- **EXERCISE OBJECTIVE**: Transcribe all of the data, leaving nothing out and changing nothing.

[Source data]
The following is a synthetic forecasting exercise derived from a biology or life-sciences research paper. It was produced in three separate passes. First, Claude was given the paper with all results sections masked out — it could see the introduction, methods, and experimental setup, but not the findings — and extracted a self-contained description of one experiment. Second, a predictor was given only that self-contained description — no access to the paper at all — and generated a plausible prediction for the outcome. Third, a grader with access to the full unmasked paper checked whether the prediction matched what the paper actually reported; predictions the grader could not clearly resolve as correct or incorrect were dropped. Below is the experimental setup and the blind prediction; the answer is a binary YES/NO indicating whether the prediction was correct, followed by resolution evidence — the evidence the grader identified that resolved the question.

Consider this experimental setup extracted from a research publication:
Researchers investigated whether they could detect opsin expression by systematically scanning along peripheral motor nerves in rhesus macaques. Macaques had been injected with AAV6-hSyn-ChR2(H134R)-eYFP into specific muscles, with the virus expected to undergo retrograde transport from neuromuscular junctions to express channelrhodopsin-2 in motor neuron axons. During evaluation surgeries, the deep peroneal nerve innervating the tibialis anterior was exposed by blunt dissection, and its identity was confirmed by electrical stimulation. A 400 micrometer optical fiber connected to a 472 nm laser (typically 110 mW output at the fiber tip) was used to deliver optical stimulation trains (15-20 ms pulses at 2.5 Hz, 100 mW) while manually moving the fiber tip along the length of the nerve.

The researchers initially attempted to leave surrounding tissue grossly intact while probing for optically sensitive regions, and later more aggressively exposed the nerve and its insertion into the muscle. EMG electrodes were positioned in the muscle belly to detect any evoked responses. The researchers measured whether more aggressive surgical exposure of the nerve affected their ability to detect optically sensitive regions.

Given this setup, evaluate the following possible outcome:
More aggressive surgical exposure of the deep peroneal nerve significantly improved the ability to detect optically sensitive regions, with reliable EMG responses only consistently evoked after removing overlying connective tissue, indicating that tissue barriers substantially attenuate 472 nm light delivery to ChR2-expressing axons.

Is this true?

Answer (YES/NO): NO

- **RESPONSE BELOW**:
The following is a synthetic forecasting exercise derived from a biology or life-sciences research paper. It was produced in three separate passes. First, Claude was given the paper with all results sections masked out — it could see the introduction, methods, and experimental setup, but not the findings — and extracted a self-contained description of one experiment. Second, a predictor was given only that self-contained description — no access to the paper at all — and generated a plausible prediction for the outcome. Third, a grader with access to the full unmasked paper checked whether the prediction matched what the paper actually reported; predictions the grader could not clearly resolve as correct or incorrect were dropped. Below is the experimental setup and the blind prediction; the answer is a binary YES/NO indicating whether the prediction was correct, followed by resolution evidence — the evidence the grader identified that resolved the question.

Consider this experimental setup extracted from a research publication:
Researchers investigated whether they could detect opsin expression by systematically scanning along peripheral motor nerves in rhesus macaques. Macaques had been injected with AAV6-hSyn-ChR2(H134R)-eYFP into specific muscles, with the virus expected to undergo retrograde transport from neuromuscular junctions to express channelrhodopsin-2 in motor neuron axons. During evaluation surgeries, the deep peroneal nerve innervating the tibialis anterior was exposed by blunt dissection, and its identity was confirmed by electrical stimulation. A 400 micrometer optical fiber connected to a 472 nm laser (typically 110 mW output at the fiber tip) was used to deliver optical stimulation trains (15-20 ms pulses at 2.5 Hz, 100 mW) while manually moving the fiber tip along the length of the nerve.

The researchers initially attempted to leave surrounding tissue grossly intact while probing for optically sensitive regions, and later more aggressively exposed the nerve and its insertion into the muscle. EMG electrodes were positioned in the muscle belly to detect any evoked responses. The researchers measured whether more aggressive surgical exposure of the nerve affected their ability to detect optically sensitive regions.

Given this setup, evaluate the following possible outcome:
More aggressive surgical exposure of the deep peroneal nerve significantly improved the ability to detect optically sensitive regions, with reliable EMG responses only consistently evoked after removing overlying connective tissue, indicating that tissue barriers substantially attenuate 472 nm light delivery to ChR2-expressing axons.

Is this true?

Answer (YES/NO): NO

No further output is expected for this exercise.